While Confirmation is a celebration of a childhood of Jewish education, it is, at the same time, the greatest chapter of the student’s Jewish education in that it is the chapter that seals the deal, so to speak, on the student’s Jewish Identity. Our confirmation process involves an education segment, which culminates in a group trip to New York City. Check out the photo gallery.
Our young people develop deep relationships with our Rabbi, Hazzan and one another as they learn, engage, and celebrate Jewish living. Confirmation is open to teens in their sophomore year of high school that attend either the Polsky Religious School or the Hyman Brand Hebrew Academy.
The confirmation class meets every Sunday during the school year with Rabbi Glickman for one hour. The students help the Rabbi to shape the class curriculum by voting on the topics they will study. They elect several issues about which they want to learn what our texts and our leaders, Rabbinic and otherwise, over the centuries have written about those issues. Rabbi Glickman leads them on an exploration of these texts and helps the students to uncover how they feel and think about these issues. Classes are discussion-oriented, with some small-group work sometimes. Topics covered in the past have included intimate relationships, birth control, abortion, euthanasia, Jewish views on guns and gun control, Israeli government and the election system in Israel, Jewish views on environmentalism, politics in America, America’s Jew’s relationship with Israel, the death penalty and more. Through these classes, students get to know themselves and each other better, and form a relationship with their Rabbi.
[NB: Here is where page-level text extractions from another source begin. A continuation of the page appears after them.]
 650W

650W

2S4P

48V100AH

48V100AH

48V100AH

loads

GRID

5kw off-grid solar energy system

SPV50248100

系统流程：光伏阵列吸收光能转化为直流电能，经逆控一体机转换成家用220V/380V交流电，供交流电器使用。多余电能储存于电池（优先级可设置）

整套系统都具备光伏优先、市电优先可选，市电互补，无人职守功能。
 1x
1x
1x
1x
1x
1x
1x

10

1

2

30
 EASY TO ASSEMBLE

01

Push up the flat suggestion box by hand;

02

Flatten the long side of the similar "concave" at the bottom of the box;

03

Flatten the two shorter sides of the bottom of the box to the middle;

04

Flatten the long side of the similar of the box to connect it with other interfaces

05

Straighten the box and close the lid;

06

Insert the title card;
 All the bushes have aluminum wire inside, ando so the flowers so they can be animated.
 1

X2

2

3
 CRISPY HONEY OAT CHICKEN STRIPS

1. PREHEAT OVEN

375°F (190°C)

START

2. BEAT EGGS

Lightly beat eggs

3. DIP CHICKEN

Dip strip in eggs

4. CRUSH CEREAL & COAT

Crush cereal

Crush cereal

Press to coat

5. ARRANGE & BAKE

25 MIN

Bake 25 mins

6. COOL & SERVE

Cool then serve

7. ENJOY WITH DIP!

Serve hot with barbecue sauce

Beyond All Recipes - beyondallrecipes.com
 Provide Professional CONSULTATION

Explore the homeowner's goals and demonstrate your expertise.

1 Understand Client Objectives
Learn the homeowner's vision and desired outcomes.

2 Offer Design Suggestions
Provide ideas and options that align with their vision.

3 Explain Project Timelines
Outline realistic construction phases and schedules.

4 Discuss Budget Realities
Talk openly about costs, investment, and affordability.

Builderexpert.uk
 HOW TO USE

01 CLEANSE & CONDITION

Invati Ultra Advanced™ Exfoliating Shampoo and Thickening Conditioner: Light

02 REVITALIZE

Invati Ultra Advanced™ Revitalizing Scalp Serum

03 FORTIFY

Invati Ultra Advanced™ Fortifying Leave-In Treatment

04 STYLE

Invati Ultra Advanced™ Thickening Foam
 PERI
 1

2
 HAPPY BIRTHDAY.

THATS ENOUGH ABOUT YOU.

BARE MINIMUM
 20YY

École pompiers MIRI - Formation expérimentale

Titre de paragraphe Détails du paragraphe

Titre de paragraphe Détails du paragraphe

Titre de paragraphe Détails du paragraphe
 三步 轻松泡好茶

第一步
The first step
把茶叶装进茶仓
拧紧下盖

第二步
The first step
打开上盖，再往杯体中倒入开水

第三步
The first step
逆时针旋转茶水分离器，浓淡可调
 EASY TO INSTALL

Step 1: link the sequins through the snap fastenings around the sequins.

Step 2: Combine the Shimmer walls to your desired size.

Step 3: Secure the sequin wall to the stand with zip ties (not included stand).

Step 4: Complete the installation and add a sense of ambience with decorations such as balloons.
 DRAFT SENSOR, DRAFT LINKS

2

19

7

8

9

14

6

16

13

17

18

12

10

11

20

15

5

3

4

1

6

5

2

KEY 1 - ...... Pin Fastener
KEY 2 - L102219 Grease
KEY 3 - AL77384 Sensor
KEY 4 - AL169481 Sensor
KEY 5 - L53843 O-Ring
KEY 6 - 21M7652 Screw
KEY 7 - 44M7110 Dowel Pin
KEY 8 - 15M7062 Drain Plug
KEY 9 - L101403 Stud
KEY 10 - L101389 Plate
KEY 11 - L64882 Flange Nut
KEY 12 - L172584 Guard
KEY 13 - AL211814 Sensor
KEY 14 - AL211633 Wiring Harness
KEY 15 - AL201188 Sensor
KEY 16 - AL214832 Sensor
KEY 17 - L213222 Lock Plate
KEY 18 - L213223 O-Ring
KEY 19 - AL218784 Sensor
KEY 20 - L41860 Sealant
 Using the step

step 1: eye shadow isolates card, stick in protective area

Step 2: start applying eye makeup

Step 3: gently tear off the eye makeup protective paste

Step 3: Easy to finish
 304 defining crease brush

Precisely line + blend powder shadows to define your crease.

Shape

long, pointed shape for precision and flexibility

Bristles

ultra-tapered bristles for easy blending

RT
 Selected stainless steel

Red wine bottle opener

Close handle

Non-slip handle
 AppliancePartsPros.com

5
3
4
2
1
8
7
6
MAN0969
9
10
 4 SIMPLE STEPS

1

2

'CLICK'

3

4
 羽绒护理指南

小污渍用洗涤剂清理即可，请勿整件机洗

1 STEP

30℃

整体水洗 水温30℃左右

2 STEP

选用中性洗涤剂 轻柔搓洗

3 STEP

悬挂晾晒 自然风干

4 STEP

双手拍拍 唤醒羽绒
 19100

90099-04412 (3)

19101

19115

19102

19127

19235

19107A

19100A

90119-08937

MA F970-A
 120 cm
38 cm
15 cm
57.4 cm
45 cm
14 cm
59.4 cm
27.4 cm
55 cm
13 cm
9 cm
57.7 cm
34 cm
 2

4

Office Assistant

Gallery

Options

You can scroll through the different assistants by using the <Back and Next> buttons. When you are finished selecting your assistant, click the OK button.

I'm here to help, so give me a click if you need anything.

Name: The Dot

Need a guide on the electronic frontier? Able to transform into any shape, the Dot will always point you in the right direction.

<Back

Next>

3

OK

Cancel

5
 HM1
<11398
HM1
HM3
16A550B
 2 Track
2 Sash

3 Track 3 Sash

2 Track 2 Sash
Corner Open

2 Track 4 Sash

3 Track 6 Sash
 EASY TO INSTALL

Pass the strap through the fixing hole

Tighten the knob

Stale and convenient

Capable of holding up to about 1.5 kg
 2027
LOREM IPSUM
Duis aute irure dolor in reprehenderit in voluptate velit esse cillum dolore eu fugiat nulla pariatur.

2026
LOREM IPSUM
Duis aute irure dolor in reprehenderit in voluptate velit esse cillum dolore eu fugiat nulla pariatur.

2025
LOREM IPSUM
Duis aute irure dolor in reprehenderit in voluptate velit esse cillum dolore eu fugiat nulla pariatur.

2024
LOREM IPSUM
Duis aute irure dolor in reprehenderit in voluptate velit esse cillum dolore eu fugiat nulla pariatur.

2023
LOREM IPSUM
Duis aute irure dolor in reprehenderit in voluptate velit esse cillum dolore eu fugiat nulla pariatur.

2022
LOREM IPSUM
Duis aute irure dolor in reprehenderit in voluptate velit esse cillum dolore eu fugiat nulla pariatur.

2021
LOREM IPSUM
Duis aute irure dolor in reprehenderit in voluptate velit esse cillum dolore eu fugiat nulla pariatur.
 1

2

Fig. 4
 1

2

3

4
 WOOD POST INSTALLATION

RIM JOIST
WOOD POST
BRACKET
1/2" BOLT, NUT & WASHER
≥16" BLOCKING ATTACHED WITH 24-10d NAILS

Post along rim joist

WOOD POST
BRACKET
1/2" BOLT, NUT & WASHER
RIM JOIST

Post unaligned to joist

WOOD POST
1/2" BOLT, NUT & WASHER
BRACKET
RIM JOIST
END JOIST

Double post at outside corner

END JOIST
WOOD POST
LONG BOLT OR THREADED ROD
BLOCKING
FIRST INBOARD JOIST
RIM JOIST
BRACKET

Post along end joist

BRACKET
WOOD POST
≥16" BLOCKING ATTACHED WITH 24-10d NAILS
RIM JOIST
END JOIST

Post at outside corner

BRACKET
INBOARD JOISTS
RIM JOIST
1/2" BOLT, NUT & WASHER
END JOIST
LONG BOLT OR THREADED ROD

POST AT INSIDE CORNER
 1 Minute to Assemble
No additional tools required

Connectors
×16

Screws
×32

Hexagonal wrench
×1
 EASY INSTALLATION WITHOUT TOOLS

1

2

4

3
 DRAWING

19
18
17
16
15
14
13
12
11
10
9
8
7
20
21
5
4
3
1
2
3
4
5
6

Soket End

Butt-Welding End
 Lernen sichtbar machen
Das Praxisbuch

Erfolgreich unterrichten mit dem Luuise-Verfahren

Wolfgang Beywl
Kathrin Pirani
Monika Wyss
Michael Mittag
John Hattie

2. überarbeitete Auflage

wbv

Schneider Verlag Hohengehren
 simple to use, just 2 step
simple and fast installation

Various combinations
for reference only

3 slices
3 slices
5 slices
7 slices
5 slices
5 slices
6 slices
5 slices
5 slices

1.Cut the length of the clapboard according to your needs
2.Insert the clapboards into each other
The confirmation trip, usually 4 days over the winter vacation, takes our students to New York City, arguably one of the easiest places to be Jewish in America. The students help to shape this trip, too, sharing with Hazzan Ben-Yehuda what they would really like to see and do. The class typically takes in a Broadway show, visits several museums where we see both exhibits of Jewish interest and secular exhibits. We typically celebrate Shabbat in New York, participating in services that are quite different from our own Beth Shalom services. Students often reflect that the Shabbat services we attend are the high point of our trip, in fact! We visit the World Trade Center museum and memorial. We typically visit the Tenement Museum combined with a walking tour of the Lower East Side, learning about the early days of Eastern European Jewish immigration to America through New York. We eat only kosher food in New York, and take in lots of purely tourist activities as well – from Ice Skating and visiting Rockefeller Center to walking in Central Park. We even visit Columbia University if the students are interested in seeing this beautiful city campus.
Read more here about Why the Confirmation Trip Matters.
The students become very close during the trip, both with each other and with Hazzan Ben-Yehuda. The relationships formed during the trip and the classes are, for some of our students, part of what makes them life-long friends. It certainly is the foundation for the relationships they will have with their clergy, hopefully, for the rest of their lives!